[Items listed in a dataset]
--- begin ---

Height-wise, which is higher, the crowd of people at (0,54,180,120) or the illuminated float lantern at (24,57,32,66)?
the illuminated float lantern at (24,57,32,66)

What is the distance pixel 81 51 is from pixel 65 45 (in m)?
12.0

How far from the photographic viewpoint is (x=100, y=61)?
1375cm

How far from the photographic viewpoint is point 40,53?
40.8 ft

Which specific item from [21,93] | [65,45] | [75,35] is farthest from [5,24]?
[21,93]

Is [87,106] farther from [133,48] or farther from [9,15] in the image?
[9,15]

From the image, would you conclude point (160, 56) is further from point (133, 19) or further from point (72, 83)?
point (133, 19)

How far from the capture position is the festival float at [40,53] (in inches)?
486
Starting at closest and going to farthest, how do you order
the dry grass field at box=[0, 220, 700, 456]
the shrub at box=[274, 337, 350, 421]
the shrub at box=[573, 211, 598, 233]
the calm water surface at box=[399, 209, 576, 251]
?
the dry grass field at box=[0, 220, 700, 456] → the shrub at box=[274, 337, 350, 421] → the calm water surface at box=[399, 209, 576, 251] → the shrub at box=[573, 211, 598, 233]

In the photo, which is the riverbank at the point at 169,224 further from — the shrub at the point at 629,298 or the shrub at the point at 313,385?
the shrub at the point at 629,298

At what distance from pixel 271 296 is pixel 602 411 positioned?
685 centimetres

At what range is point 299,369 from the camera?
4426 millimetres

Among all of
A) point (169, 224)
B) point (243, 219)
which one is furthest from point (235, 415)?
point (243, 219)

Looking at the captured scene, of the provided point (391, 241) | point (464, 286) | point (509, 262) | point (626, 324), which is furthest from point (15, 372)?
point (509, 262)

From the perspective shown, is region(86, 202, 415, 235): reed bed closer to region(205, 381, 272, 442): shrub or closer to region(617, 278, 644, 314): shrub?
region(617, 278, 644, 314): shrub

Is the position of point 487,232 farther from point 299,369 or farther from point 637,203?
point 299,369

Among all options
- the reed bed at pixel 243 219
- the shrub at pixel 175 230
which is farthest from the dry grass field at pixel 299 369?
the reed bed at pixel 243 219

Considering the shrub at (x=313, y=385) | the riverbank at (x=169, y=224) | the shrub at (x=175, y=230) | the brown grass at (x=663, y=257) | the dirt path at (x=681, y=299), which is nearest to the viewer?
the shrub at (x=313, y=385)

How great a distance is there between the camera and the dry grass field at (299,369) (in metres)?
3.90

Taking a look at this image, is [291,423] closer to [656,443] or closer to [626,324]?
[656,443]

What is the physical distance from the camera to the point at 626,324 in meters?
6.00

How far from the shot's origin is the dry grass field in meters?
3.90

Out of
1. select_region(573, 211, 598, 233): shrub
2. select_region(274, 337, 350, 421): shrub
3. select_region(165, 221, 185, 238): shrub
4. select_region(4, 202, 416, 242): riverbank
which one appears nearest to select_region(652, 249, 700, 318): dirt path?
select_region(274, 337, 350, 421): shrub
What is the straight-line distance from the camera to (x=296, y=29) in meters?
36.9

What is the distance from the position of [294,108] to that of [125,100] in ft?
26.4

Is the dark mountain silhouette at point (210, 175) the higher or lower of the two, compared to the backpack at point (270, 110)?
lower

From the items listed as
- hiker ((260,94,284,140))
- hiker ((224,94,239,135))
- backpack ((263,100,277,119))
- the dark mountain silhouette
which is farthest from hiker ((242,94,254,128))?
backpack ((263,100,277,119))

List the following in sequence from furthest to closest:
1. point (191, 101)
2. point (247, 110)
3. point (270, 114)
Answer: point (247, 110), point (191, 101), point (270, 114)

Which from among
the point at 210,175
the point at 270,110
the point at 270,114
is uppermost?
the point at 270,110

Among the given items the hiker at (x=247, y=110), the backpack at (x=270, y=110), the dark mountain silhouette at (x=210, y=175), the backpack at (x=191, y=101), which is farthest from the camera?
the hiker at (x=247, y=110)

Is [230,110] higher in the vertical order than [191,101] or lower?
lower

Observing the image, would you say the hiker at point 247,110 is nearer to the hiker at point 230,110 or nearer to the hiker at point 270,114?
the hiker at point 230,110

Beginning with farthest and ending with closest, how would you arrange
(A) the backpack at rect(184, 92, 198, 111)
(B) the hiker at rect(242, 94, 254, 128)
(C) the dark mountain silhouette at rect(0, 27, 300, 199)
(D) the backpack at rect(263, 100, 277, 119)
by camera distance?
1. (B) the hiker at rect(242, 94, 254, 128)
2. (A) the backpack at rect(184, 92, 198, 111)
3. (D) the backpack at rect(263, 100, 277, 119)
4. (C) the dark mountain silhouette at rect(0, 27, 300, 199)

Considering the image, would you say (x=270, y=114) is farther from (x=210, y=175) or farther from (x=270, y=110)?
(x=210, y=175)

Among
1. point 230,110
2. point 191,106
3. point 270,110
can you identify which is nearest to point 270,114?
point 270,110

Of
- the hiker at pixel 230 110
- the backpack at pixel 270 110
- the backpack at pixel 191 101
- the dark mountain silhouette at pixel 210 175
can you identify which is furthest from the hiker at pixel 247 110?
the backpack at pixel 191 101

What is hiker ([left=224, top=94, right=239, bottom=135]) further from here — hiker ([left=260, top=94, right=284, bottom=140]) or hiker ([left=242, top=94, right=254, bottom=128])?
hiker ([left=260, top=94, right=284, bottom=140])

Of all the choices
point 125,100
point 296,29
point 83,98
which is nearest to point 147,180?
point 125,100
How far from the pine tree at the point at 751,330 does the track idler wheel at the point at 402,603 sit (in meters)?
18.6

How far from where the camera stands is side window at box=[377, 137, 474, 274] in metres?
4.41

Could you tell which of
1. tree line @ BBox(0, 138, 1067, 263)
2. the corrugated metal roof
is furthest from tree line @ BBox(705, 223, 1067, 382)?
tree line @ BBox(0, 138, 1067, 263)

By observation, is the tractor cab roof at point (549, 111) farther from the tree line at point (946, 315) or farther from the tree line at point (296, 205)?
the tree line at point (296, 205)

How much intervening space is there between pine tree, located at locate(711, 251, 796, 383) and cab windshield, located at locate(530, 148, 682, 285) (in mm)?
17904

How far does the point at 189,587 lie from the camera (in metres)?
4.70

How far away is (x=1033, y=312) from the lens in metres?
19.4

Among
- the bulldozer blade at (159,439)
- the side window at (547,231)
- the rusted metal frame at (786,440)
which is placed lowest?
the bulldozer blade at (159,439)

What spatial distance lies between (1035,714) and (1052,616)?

--- end ---

DO THIS: Rewrite the entries from the line containing "How far from the photographic viewpoint is point" down to the line containing "the dry grass field at box=[0, 220, 700, 456] →", replacing "festival float" with "parade float" and leaving everything else unchanged.

EXERCISE OUTPUT:
How far from the photographic viewpoint is point 40,53?
40.8 ft

Which specific item from [21,93] | [65,45] | [75,35] is farthest from [5,24]?
[21,93]

Is [87,106] farther from [133,48] or farther from [9,15] in the image?
[9,15]

From the image, would you conclude point (160, 56) is further from point (133, 19) or further from point (72, 83)?
point (133, 19)

How far from the capture position is the parade float at [40,53] (in inches)?
486
Starting at closest and going to farthest, how do you order
the dry grass field at box=[0, 220, 700, 456]
the shrub at box=[274, 337, 350, 421]
the shrub at box=[573, 211, 598, 233]
the calm water surface at box=[399, 209, 576, 251]
?
the dry grass field at box=[0, 220, 700, 456] → the shrub at box=[274, 337, 350, 421] → the calm water surface at box=[399, 209, 576, 251] → the shrub at box=[573, 211, 598, 233]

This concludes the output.